Second, how much will reasoning models improve on their current weaknesses, such as creativity and formal reasoning? And how much will this change future reasoning traces? One could for instance draw a contrast between the reasoning approaches of o3-mini-high and systems like AlphaProof, where the latter was trained largely (if not entirely) on synthetic data and so has seen a very different data distribution. Given how amenable math is to synthetic data, we think it’s reasonable to expect future reasoning models to less closely resemble human mathematicians.

Of course, what we did here only scratches the surface of the kinds of analysis we could do to understand how these reasoning models work, and we hope to do more of this in the future.

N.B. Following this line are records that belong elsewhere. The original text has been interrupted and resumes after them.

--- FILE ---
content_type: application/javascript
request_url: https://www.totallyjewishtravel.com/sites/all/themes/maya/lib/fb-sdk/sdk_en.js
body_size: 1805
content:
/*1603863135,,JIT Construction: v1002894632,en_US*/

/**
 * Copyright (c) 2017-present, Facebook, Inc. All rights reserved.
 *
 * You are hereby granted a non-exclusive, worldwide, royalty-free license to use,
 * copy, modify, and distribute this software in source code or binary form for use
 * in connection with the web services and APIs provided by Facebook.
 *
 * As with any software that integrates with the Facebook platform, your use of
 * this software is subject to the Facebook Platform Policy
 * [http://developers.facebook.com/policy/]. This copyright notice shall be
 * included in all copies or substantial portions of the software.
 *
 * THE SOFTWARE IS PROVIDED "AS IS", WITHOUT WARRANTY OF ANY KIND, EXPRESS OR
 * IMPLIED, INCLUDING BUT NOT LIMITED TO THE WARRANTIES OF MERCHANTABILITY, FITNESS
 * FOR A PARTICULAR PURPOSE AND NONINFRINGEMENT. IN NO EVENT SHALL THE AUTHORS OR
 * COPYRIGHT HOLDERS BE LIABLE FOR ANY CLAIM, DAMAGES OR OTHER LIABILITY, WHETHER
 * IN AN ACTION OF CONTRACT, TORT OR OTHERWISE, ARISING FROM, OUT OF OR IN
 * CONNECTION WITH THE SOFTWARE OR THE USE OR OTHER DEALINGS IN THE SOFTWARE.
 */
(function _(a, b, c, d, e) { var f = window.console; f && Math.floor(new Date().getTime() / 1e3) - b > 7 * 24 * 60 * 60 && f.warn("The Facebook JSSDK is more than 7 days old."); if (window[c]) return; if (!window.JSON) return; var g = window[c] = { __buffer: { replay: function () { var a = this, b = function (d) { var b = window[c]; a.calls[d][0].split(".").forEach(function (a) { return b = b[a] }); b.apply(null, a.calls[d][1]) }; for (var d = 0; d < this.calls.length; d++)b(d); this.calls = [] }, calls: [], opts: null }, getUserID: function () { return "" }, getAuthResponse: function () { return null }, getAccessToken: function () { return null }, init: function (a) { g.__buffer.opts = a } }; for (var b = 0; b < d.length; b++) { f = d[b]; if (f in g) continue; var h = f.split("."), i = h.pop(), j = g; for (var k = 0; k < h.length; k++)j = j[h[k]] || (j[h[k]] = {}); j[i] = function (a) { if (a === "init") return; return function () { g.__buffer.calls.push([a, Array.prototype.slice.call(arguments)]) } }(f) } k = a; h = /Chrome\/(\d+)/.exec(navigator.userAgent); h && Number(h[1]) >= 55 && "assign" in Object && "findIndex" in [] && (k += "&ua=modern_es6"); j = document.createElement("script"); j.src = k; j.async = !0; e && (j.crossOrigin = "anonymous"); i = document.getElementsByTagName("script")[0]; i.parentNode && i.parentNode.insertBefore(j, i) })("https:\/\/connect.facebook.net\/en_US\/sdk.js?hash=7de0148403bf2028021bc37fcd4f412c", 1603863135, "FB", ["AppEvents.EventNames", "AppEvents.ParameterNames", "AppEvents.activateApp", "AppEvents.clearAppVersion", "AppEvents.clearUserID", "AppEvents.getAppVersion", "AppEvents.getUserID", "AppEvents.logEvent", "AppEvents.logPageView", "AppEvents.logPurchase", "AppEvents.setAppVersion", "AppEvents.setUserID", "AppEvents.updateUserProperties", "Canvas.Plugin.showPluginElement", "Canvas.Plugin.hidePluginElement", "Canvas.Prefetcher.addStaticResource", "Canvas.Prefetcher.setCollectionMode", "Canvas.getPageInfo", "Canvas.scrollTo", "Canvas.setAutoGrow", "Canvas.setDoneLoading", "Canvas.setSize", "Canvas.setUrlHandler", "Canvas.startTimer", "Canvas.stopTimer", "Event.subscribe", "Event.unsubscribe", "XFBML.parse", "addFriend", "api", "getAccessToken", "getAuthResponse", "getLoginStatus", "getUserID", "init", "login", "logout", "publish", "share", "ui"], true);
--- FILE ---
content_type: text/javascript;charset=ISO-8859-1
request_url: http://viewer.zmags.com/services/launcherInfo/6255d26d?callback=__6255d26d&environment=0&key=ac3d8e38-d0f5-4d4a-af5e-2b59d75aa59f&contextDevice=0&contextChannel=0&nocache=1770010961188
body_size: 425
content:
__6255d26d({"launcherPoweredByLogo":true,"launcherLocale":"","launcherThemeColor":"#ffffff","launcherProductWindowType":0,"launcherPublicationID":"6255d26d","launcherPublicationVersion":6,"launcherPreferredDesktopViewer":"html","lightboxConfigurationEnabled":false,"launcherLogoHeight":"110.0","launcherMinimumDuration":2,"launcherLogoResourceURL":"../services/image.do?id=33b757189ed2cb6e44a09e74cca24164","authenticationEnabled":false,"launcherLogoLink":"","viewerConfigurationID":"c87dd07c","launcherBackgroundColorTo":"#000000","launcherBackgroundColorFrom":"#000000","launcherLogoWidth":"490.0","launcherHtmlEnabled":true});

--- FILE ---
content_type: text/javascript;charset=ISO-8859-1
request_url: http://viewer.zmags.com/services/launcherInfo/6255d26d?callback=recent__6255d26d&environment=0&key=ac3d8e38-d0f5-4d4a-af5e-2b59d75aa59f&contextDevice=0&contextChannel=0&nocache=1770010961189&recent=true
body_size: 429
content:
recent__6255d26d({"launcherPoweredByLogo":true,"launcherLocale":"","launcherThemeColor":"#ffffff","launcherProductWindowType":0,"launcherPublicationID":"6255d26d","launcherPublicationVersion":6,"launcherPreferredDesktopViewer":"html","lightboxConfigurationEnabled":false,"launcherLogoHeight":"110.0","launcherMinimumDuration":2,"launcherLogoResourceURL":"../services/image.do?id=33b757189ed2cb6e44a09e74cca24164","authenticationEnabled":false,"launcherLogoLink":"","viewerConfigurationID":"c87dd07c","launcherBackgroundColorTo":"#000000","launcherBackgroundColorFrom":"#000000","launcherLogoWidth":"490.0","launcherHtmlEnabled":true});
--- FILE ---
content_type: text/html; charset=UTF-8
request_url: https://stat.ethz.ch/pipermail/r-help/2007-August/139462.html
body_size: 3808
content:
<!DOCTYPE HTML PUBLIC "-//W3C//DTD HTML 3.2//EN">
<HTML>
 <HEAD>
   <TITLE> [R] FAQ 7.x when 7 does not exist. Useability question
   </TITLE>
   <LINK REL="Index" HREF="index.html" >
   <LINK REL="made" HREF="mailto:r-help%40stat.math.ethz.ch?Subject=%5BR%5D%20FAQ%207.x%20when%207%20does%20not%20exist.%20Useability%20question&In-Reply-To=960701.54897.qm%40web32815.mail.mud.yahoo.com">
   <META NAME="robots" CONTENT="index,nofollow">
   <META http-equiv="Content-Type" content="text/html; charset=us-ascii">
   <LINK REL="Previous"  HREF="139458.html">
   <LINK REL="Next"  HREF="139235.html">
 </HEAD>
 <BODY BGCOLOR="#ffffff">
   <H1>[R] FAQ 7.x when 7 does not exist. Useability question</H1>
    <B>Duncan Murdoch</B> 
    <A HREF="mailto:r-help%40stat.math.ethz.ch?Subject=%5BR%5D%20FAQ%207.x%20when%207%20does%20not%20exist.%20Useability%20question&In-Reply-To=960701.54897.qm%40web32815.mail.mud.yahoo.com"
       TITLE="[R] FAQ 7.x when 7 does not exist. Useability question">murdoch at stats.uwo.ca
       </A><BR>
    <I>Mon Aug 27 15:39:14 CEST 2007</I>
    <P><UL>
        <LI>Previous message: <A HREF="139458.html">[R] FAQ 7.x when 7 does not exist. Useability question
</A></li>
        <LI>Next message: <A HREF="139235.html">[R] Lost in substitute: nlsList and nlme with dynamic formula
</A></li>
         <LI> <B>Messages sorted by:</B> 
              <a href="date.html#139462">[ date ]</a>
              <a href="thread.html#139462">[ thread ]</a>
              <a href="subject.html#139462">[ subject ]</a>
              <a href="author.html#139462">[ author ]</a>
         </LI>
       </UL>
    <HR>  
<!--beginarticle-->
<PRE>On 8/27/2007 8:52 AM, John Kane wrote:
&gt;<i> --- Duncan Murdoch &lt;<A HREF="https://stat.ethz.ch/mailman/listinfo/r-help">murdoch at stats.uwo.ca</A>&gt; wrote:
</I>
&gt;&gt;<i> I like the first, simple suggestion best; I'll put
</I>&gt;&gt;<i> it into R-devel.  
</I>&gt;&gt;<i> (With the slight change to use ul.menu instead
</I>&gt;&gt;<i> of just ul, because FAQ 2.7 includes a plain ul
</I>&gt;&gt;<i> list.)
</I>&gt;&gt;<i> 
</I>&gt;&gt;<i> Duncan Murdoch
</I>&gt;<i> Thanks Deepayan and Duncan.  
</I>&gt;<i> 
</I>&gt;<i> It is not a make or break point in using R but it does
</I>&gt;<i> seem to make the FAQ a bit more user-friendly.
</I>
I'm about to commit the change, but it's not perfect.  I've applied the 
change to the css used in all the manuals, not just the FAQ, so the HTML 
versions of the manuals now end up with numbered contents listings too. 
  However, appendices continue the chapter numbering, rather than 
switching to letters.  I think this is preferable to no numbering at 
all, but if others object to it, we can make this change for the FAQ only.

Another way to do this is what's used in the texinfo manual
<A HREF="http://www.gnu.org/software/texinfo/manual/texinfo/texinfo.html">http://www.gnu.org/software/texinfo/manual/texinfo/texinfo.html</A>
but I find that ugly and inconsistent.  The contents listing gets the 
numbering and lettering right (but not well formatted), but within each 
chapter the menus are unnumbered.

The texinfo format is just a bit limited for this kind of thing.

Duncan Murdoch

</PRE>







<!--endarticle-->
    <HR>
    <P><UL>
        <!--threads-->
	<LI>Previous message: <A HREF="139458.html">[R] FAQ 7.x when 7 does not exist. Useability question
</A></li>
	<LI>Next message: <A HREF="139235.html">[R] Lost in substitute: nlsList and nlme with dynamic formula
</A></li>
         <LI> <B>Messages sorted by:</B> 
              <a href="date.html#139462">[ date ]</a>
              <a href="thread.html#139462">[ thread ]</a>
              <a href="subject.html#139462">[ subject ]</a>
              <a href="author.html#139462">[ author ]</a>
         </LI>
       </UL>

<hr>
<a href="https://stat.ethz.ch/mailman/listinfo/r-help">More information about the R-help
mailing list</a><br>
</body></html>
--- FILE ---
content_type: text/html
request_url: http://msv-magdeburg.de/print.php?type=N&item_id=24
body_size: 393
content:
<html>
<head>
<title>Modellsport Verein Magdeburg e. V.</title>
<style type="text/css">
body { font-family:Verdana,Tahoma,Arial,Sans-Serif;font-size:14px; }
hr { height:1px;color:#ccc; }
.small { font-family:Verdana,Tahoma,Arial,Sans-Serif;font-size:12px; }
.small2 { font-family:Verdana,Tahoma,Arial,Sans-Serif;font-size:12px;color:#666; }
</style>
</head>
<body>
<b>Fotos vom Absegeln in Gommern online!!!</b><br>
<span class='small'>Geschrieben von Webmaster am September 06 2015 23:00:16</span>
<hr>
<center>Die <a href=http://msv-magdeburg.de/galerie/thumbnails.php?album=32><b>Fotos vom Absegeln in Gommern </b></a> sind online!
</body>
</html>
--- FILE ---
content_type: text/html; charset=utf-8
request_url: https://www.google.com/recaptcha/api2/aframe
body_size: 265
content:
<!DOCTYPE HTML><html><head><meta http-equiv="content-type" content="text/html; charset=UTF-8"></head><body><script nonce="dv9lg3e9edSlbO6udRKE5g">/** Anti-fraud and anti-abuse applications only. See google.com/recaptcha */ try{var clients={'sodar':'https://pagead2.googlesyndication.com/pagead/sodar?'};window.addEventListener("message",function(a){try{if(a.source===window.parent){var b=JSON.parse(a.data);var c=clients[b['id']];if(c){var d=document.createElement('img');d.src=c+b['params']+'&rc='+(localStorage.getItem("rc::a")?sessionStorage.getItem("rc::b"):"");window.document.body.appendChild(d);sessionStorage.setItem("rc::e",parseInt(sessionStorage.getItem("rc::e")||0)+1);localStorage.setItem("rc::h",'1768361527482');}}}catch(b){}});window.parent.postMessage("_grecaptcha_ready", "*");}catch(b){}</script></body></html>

We would like to thank OpenAI for sending us the reasoning traces that made this analysis possible.

Notes

  1. The results in this post are based on an evaluation performed by OpenAI, running o3-mini-high on a subset of FrontierMath with their own scaffold. These raw, unfiltered reasoning traces (that we’re usually unable to access) were then sent to us. Note that we don’t have access to all of the reasoning traces, and also don’t have access to the code or tooling used to run these evaluations, so the overall model performance is likely to be different compared to those that we report in our own evaluations on our Benchmarking hub

  2. This is possible on FrontierMath because the problems have answers that can either be expressed numerically or as Sympy objects. Although the problems were designed to be guessproof, this results in a potential weakness where AI systems can “cheese” the problem. 

  3. This also corroborates with observations that people have publicly made

  4. This is also a direction that models are heading towards – e.g. o3, o4-mini, and Gemini 2.5 Pro support tool use. 

  5. Though to be fair, humans usually can’t have their full chain-of-thought read out loud, and are possibly quite neurotic internally (or even externally!). But we doubt that it’d look quite the same as the fully repetitive loop that some of the mathematicians came across, so the point still stands. 

  6. That being said, there are potential issues with a lack of faithfulness of the model’s reasoning, which we didn’t prioritize looking into for the purposes of this survey.